>> begin Records provided

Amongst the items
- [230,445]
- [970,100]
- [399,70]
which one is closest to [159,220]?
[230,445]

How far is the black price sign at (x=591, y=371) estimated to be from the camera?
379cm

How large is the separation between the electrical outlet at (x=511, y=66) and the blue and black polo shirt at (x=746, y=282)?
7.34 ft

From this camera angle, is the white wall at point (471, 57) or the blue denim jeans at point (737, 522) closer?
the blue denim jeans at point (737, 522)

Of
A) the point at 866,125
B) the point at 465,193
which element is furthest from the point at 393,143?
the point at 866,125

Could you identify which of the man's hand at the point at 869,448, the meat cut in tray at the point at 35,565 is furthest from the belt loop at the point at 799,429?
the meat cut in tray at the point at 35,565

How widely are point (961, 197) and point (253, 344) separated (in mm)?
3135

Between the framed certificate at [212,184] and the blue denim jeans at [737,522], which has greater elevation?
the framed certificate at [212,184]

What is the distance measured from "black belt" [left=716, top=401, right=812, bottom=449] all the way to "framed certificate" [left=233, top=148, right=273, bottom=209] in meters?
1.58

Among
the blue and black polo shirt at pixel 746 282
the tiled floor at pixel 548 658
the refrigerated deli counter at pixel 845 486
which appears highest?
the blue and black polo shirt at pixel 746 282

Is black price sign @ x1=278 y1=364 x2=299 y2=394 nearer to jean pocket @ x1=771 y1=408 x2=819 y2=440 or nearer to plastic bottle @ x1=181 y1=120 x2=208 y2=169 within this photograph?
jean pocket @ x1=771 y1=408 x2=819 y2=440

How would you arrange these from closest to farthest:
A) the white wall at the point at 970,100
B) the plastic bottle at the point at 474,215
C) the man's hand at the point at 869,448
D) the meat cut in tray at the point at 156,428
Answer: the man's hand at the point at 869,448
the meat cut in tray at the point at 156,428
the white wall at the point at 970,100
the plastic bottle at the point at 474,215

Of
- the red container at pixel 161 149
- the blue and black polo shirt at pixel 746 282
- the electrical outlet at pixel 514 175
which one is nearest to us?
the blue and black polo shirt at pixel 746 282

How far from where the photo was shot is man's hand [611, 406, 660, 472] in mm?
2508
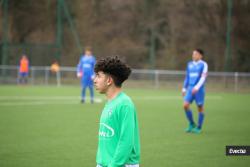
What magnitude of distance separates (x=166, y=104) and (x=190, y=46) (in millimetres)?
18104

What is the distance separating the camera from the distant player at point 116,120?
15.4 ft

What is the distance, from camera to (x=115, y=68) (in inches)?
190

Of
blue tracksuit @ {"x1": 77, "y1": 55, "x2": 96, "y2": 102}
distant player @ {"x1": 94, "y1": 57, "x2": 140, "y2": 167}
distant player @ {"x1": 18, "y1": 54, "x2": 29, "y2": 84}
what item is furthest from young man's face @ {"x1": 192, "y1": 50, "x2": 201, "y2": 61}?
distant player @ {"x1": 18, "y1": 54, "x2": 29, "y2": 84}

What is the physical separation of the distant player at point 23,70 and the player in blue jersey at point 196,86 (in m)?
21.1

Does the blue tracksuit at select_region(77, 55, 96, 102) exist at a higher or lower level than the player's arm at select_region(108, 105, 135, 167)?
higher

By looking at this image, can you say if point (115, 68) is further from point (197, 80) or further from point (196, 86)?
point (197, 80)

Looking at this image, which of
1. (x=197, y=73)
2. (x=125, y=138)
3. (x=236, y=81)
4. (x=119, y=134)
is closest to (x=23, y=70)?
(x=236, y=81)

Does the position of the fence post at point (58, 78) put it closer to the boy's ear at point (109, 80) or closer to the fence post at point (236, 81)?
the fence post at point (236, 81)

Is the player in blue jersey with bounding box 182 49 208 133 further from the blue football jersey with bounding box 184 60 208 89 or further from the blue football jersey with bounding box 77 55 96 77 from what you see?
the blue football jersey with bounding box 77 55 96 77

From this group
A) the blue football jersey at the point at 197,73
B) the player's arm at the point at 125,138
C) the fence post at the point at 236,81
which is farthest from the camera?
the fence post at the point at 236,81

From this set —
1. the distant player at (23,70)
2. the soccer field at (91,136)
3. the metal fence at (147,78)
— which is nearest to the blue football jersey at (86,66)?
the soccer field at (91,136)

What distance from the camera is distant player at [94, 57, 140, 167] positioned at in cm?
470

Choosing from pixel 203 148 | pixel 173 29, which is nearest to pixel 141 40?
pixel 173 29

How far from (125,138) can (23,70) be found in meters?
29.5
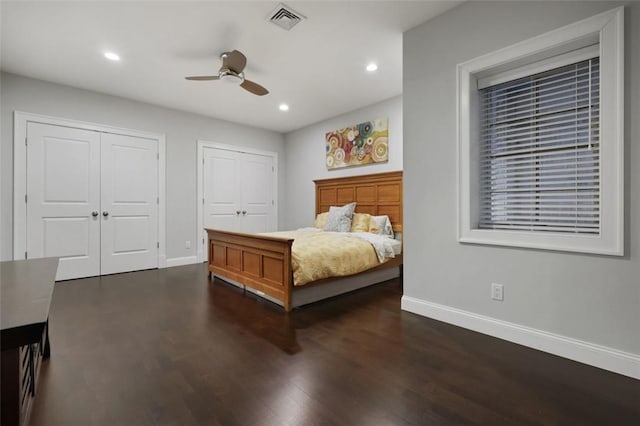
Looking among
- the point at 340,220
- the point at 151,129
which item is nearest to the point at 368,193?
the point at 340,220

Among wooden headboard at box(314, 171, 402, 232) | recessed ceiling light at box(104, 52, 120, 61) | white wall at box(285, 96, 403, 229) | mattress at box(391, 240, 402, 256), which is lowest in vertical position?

>> end Records provided

Extract verbatim every line of the listing from the one containing "What is the physical" through the end of the listing, including both of those ends, and omit the pictures from your output.

• Output of the exercise:
What is the physical separation of the distant player at point 23,70 and the player in blue jersey at point 196,86 (in m)?
21.1

Does the blue tracksuit at select_region(77, 55, 96, 102) exist at a higher or lower level than the player's arm at select_region(108, 105, 135, 167)?
higher

By looking at this image, can you say if point (115, 68) is further from point (197, 80) or further from point (196, 86)?
point (197, 80)

Looking at this image, which of
1. (x=197, y=73)
2. (x=125, y=138)
3. (x=236, y=81)
4. (x=119, y=134)
is closest to (x=23, y=70)?
(x=236, y=81)

Does the position of the fence post at point (58, 78) put it closer to the boy's ear at point (109, 80) or closer to the fence post at point (236, 81)?
the fence post at point (236, 81)

Is the player in blue jersey with bounding box 182 49 208 133 further from the blue football jersey with bounding box 184 60 208 89 or further from the blue football jersey with bounding box 77 55 96 77 from what you see?
the blue football jersey with bounding box 77 55 96 77

From this group
A) the blue football jersey at the point at 197,73
B) the player's arm at the point at 125,138
C) the fence post at the point at 236,81
which is farthest from the camera?
the fence post at the point at 236,81

From this set —
1. the distant player at (23,70)
2. the soccer field at (91,136)
3. the metal fence at (147,78)
— which is nearest to the blue football jersey at (86,66)?
the soccer field at (91,136)

What distance from the camera is distant player at [94, 57, 140, 167] positioned at in cm?
470

Choosing from pixel 203 148 | pixel 173 29, which is nearest to pixel 141 40?
pixel 173 29

How far from (125,138) can (23,70) be found in meters?
29.5
Looking among
- the point at 340,220
- the point at 151,129
which item is nearest to the point at 368,193?
the point at 340,220

Among wooden headboard at box(314, 171, 402, 232) | recessed ceiling light at box(104, 52, 120, 61) | white wall at box(285, 96, 403, 229) | mattress at box(391, 240, 402, 256), which is lowest in vertical position?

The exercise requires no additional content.